Understanding Distributed Transactions: Two‑Phase Commit, Message‑Queue Solutions, and RocketMQ Transactional Messaging

When a user transfers money from an Alipay account to a YuEBao account, the operation consists of two database updates: deducting the amount from the Alipay table and adding the same amount to the YuEBao table. If the system crashes after the first update, the data becomes inconsistent.

The core problem can be abstracted as: after updating one table, how to ensure that another related table is also updated successfully.

In a single‑node environment the solution is a local transaction that wraps both updates in a single atomic unit:

BEGIN TRANSACTION;
UPDATE A SET amount = amount - 10000 WHERE userId = 1;
UPDATE B SET amount = amount + 10000 WHERE userId = 1;
COMMIT;

When the two tables reside on different database instances, local transactions no longer work and a distributed transaction is required. The most common approach is the Two‑Phase Commit (2PC) protocol, which involves a coordinator (TC) and multiple participants (Si). The coordinator first writes a prepare record to its log, asks each participant to prepare, collects their votes, and finally sends either commit or abort based on the votes.

Although 2PC guarantees consistency, it suffers from high latency and long lock times, making it unsuitable for high‑throughput services.

To avoid the performance penalty of 2PC, many systems use message‑queue based eventual consistency . The idea is to record a reliable message (the “ticket”) after the first update; the consumer later processes the message to complete the second update. Two patterns are described:

Coupled business‑message model : the business transaction and the message insertion share the same local transaction, ensuring that if the money is deducted the message is persisted.

Decoupled model : the producer first writes the business update, then sends a provisional message to a reliable queue; the message is only confirmed after the business transaction commits.

Idempotent consumption is achieved by maintaining a message_apply table that records processed message IDs; before applying a message the system checks this table to discard duplicates.

RocketMQ provides built‑in support for transactional messages. The workflow consists of three steps:

Send a prepared message to the broker.

Execute the local business transaction.

Based on the transaction result, send a commit or rollback to the broker.

If the broker does not receive a final status, it periodically checks the producer via TransactionCheckListener to decide the outcome.

// Example of sending a transactional message in RocketMQ
TransactionMQProducer producer = new TransactionMQProducer("groupName");
producer.setTransactionCheckListener(new TransactionCheckListenerImpl());
producer.start();
Message msg = new Message("TopicTransaction", "TagA", "KEY1", "Hello RocketMQ".getBytes());
SendResult sendResult = producer.sendMessageInTransaction(msg, new TransactionExecuterImpl(), null);
producer.shutdown();

The accompanying TransactionListenerImpl implements executeLocalTransaction (which performs the business logic) and checkLocalTransaction (used by the broker to resolve uncertain states).
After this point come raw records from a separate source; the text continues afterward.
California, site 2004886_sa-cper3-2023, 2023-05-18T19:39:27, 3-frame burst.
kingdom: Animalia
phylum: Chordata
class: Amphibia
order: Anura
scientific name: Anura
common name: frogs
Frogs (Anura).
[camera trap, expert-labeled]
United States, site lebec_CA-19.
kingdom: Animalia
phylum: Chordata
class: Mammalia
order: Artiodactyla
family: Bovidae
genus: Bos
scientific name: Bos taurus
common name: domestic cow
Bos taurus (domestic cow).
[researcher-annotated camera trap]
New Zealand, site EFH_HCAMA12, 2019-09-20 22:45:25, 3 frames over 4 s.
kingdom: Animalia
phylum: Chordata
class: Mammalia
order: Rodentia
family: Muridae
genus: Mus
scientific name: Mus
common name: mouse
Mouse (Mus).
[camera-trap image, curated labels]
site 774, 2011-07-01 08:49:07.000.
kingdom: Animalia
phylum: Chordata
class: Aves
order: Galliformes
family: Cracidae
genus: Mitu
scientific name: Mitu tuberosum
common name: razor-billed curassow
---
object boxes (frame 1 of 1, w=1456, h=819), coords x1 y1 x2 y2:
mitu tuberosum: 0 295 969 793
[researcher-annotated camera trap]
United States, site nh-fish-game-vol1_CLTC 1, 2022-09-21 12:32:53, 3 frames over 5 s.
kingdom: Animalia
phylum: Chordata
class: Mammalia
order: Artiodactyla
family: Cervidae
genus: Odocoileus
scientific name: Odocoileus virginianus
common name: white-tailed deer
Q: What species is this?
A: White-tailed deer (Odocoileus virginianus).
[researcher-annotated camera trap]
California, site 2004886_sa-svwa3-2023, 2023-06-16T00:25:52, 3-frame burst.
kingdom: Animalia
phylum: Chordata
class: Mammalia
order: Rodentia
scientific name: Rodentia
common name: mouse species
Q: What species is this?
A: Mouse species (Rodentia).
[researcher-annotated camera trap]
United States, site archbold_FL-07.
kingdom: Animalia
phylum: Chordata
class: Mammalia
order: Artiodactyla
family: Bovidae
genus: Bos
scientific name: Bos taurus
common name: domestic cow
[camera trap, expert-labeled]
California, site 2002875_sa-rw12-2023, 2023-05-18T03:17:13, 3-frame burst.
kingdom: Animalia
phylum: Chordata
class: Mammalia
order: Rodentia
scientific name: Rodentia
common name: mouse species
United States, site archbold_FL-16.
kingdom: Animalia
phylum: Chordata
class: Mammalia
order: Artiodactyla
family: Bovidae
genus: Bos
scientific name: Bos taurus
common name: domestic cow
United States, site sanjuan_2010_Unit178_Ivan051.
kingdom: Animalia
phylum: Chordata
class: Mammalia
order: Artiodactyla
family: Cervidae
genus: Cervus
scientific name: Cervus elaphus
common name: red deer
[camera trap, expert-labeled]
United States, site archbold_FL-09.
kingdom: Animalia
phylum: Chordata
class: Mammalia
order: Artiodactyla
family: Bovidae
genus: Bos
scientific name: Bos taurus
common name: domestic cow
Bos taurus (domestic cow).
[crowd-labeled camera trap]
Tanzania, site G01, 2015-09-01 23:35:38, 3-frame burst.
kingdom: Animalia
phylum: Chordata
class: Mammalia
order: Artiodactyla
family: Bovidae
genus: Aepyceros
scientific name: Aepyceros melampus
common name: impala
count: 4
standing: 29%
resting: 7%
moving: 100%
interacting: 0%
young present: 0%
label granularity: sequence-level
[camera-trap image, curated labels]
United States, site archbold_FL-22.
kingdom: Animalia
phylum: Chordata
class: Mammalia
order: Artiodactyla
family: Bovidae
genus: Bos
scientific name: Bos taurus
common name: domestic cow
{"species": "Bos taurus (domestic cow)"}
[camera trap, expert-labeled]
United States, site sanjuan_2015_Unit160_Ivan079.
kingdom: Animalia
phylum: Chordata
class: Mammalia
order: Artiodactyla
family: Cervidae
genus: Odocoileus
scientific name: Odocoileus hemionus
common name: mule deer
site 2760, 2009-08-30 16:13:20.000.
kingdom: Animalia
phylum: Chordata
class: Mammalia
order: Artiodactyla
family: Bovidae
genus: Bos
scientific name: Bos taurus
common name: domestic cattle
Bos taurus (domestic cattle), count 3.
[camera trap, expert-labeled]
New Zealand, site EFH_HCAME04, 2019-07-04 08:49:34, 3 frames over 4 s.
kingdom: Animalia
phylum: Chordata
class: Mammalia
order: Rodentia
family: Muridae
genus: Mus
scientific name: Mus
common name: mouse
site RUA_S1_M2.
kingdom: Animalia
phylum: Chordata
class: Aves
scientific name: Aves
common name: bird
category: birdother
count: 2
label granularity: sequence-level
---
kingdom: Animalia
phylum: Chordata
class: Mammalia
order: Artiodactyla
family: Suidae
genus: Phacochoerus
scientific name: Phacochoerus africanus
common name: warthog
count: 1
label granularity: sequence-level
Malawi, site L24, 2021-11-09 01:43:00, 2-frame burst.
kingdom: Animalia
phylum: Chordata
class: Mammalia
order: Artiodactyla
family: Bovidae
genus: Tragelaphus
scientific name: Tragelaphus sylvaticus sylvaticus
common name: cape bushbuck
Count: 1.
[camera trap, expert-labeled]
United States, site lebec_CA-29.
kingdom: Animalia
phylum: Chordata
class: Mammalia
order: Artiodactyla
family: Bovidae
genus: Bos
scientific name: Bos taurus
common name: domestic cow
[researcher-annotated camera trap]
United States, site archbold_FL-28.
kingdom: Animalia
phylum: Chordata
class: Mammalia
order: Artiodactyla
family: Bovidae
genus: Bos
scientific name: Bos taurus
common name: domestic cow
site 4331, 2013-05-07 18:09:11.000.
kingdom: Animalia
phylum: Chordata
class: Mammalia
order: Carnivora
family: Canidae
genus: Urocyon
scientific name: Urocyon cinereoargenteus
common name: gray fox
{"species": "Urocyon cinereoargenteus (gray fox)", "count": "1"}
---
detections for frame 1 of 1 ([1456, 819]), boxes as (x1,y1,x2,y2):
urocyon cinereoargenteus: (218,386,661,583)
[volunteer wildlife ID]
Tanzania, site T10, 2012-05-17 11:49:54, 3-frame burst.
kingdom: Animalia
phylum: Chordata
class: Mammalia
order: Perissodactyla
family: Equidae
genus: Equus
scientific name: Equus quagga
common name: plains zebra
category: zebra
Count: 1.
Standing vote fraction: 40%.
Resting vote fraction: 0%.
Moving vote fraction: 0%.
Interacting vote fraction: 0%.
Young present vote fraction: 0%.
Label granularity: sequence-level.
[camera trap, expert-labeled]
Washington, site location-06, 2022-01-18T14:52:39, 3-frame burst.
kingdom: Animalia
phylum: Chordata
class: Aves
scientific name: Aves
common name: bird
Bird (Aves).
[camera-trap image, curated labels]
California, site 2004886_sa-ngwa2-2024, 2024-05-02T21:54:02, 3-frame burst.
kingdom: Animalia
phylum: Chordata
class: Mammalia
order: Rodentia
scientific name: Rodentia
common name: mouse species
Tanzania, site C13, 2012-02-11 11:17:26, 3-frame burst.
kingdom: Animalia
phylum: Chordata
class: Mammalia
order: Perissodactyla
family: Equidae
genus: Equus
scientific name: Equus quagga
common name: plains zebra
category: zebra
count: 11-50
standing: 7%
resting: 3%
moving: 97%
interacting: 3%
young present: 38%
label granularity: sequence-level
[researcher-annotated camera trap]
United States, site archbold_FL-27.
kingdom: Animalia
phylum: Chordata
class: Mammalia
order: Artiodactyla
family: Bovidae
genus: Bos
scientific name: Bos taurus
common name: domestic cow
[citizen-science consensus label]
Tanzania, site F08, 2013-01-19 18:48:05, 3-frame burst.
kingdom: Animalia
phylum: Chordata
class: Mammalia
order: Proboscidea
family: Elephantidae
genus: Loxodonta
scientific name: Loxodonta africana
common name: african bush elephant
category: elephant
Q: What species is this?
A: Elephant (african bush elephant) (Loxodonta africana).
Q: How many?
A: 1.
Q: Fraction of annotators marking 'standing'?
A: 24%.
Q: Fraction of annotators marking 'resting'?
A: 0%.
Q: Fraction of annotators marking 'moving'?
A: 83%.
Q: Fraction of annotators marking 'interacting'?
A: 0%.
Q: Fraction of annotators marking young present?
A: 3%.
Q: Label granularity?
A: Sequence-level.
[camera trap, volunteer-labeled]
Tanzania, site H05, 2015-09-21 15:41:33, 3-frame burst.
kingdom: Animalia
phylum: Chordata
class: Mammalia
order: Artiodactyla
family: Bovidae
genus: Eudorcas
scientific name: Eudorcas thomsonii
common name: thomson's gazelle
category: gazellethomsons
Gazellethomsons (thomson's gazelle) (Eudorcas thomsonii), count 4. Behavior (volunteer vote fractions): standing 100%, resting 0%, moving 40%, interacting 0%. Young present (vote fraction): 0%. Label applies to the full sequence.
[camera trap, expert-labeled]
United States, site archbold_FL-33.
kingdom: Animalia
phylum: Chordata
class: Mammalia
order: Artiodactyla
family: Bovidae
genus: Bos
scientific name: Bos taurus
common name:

The consumer registers a MessageListenerOrderly to process messages and acknowledges success or suspension.

Finally, the article stresses that even with transactional messaging, rare failures can still break the debit‑credit balance. A reconciliation process that publishes a non‑transactional audit message after each successful transaction can be used to detect and correct mismatches between the producer and consumer sides.